▶ **Work required**
Give back all of the data verbatim.

Stored data entries:
Content starts

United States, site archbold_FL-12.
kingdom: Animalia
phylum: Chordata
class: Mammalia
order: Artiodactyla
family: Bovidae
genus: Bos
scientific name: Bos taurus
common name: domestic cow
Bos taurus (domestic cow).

Content ends

▶ **Task response**
United States, site archbold_FL-12.
kingdom: Animalia
phylum: Chordata
class: Mammalia
order: Artiodactyla
family: Bovidae
genus: Bos
scientific name: Bos taurus
common name: domestic cow
Bos taurus (domestic cow).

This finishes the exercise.